Treasury Management: Building Board Mandates and Corporate Strategy

May 11, 2010

New thinking on how treasury can expand on recent strategic visibility.

In a recent survey of The NeuGroup’s Tech20 Treasurers’ Peer Group, 65 percent said that their board relationships over the last 18 months could be characterized as elevated interaction due to the crisis that has been sustained or further elevated (13 percent) as the crisis ebbed. What then might explain these sustained or elevated treasurer-board relationships?

• Greater attention to capital structure.  More board-level focus on capital structure has certainly boosted treasurers’ face time and reporting to directors. The tech treasurers cited debt structure, cash levels and investment of excess cash as principal concerns.

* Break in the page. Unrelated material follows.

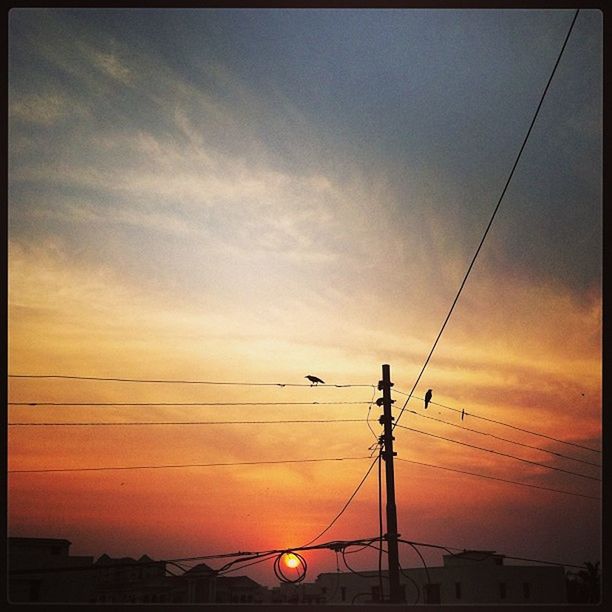 power line, sunset, electricity pylon, power supply, silhouette, electricity, connection, sky, low angle view, cable, technology, fuel and power generation, cloud - sky, power cable, orange color, cloud, dusk, street light, transfer print, outdoors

• More focus on risk management. Part of the focus on capital structure is to better position companies to stand up to uncertainties. Thus, the counterparty risk discussions begun at the height of the crisis, focused on banks and financial counterparties, have broadened to include exposures faced across the business.  This evolution has further strengthened treasurers’ seat at the table and their leading roles in enterprise risk management initiatives.

• Realization of treasury’s value in fulfilling M&A mandates. For many tech firms, the capital structure discussion is often focused on maintaining flexibility to support acquisition strategies. Thus, some treasurers have become “joined at the hip” with corporate development groups and their involvement at the C-suite and board level.

Taken together, these factors also contribute to a greater role for treasury in strategic planning or corporate strategy. In a recent discussion on the subject, led by consultants from Booz & Co., the Tech20 treasurers reached the conclusion that treasury provides useful” analytical rigor” to support corporate strategy decisions and optimize their implementation. As examples, treasury can improve the free cash flow generation analysis of a planned acquisition using growth-option binomials, support a better means of financing with bond math, or it can overlay risk-based thinking (plus exposure measurement models) onto corporate planning and strategy formulation (which is said to be the holy-grail of enterprise risk management programs).

All these sorts of inputs also tie into the current governance trends emphasizing risk management, which can only be enhanced if treasurers extend their interactions further to the development of new board-level finance and risk committees, including the recruitment and vetting of the directors appointed to them. This is a step the Tech20 treasurers have not yet taken. When treasurers do, their elevated board interactions will only intensify further.